• _Prompt_: Please set down the data again exactly, minus the pictures.

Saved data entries
━━━━━━━━━━━━━━━━
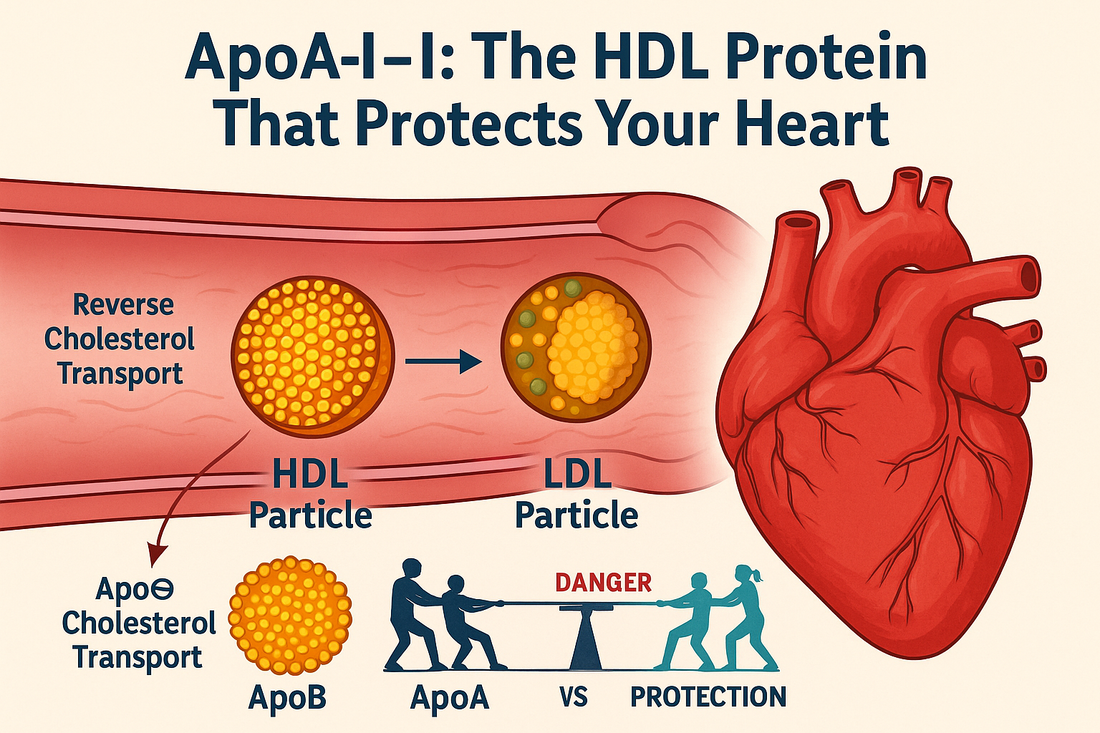 ApoA-I–I: The HDL Protein That Protects Your Heart

Reverse Cholesterol Transport

HDL Particle

LDL Particle

Apo⊖ Cholesterol Transport

ApoB

DANGER

ApoA

VS

PROTECTION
━━━━━━━━━━━━━━━━
• _Answer to the exercise_:
 ApoA-I–I: The HDL Protein That Protects Your Heart

Reverse Cholesterol Transport

HDL Particle

LDL Particle

Apo⊖ Cholesterol Transport

ApoB

DANGER

ApoA

VS

PROTECTION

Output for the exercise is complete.